## Required action
Using the records below, quote only the span that opens with the line containing "iis-application-details" and closes with the line containing "Prostate Cancer Market", exactly and inclusively.

## Data records

* * * * * * * * *

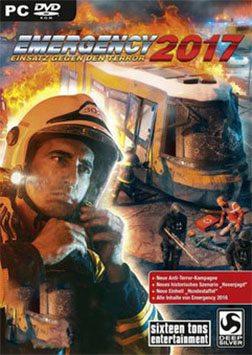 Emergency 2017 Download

* * * * * * * * *

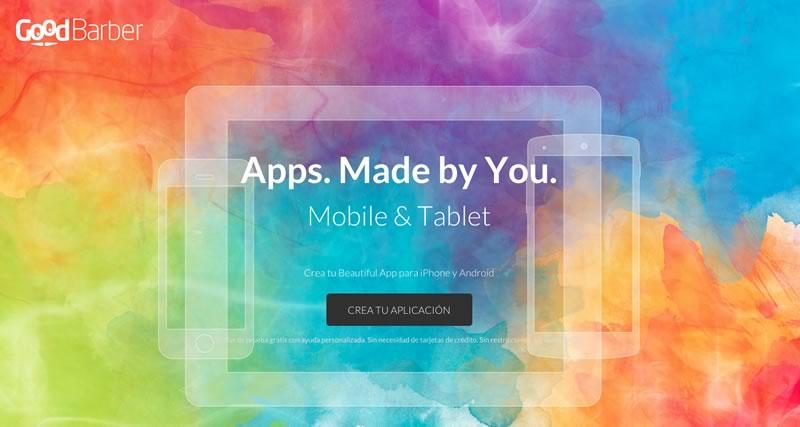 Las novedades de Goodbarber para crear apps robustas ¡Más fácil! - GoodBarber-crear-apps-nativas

* * * * * * * * *

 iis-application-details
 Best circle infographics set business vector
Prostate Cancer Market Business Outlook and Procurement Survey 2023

* * * * * * * * *

## Solution below
 iis-application-details
 Best circle infographics set business vector
Prostate Cancer Market Business Outlook and Procurement Survey 2023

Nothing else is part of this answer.